Güncelleme Tarihi:
Diyarbakır'da Merkez Bankası tarafından düzenlenen “Para Politikaları” konulu konferansta konuşan Yılmaz, faiz artışları ile yurtdışı emtia piyasalarında oluşan fiyat artışlarının ikinci etkilerini kontrol altına almayı amaçladıklarını söyledi. Yılmaz, şunları kaydetti:
"Bize diyorlar ki, faiz artışları ile yurtdışındaki petrol ve gıda fiyatlarını mı kontrol altına almaya çalışıyorsunuz? Hayır, biz faiz politikası ile bizim gücümüzün dışındaki piyasalarda oluşan emtiaları etkilemeye çalışmıyoruz. Ama bunların ikincil etkileri var ekonominin diğer sektörlerini etkiliyor. Mesela artan tarım fiyatları yüzünden işçiler daha çok maaş istiyor, petrol yüzünden maliyetler artıyor... İşte biz bu ikincil etkileri dengelemek için faiz artışı yapıyoruz."
Gıda fiyatlarında yaşanan artışa da değinen Yılmaz, fiyatların yüksek seyretmeye devam edeceğini belirtti. Bunun üç ana nedeni olduğunu kaydeden Yılmaz, şöyle sıraladı: "Arz yönlü etkenler, talep yönlü etkenler ve biyoyakıtın alternatif enerji kaynağı olarak kullanılması."

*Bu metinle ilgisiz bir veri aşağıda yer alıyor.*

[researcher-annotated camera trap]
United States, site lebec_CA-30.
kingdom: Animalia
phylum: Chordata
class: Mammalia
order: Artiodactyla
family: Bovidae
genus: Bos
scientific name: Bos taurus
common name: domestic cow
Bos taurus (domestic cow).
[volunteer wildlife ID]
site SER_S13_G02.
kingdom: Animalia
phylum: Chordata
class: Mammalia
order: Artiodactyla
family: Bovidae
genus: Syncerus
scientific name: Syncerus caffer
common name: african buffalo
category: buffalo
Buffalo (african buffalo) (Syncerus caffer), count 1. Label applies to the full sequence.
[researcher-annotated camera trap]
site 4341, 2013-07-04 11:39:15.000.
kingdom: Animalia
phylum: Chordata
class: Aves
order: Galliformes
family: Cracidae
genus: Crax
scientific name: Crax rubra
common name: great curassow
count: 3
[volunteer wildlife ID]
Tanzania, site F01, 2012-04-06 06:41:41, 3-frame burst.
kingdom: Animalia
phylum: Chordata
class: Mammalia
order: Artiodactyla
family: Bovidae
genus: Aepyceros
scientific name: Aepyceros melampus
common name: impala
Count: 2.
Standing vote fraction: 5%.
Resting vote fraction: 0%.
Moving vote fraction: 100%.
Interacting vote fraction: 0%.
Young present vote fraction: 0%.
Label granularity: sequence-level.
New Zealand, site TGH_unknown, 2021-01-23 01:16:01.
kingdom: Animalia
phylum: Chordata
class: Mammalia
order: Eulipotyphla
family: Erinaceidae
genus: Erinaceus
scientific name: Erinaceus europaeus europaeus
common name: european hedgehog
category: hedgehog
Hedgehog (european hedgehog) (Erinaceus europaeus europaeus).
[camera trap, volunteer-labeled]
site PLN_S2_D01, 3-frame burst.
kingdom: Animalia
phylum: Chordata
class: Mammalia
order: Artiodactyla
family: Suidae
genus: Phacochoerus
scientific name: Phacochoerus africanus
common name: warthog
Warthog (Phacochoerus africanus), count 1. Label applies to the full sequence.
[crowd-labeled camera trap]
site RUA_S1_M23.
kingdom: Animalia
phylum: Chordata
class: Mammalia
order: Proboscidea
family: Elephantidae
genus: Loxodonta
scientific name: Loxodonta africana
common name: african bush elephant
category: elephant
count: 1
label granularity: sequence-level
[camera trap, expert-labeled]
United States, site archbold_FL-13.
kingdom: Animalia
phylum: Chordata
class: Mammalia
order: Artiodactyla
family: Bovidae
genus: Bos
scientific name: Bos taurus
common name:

Düşük döviz uygulanan politikanın sonucu
Döviz kurundaki gidişata değinen ve 'Merkez Bankası yüksek faiz-düşük kur politikası uyguluyor' eleştirilerini de değerlendiren Yılmaz, şöyle konuştu:
"Kurun değeri piyasada belirleniyor. Merkez Bankası faizleri ile döviz kuru arasında karmaşık ve çok yönlü bir ilişki var. Diyorlar ki, (MB yüksek faiz düşük kur politikası uyguluyor). Biz hayır diyoruz. Bu durum uyguladığımız enflasyonla mücadelele politikasının bir sonucudur, hedef değildir."
FAİZDE DÜŞÜŞ BEKLEMEYİN
Politika faiz oranını mevcut ekonomik şartların enflasyonla mücadele için gerekli kıldığı seviyenin altına yapay olarak indirerek, faizlerin genel düzeyini arzu edilen seviyelere düşürmenin mümkün olmadığını kaydeden Durmuş Yılmaz, “Böyle bir davranış, gerek enflasyon beklentilerini gerekse geleceğe yönelik risk algılamasını bozacağından, orta ve uzun vadeli faizlerin yükselmesine neden olacaktır” dedi.
Politika faiz oranlarının indirilmesinin, serbest piyasa ortamında belirlenen ve ticari işletmeler ile tüketicilere uygulanan kredi faizlerinin aşağı çekilmesi için yeterli olmadığını belirten Yılmaz, “Örneğin, Amerikan Merkez Bankası’nın Eylül 2007’den bu yana uyguladığı parasal gevşemeye rağmen özellikle risk algılamalarındaki bozulmanın etkisiyle konut ve ticari kredilere uygulanan faiz oranları, yüksek seviyesini korumuştur” dedi.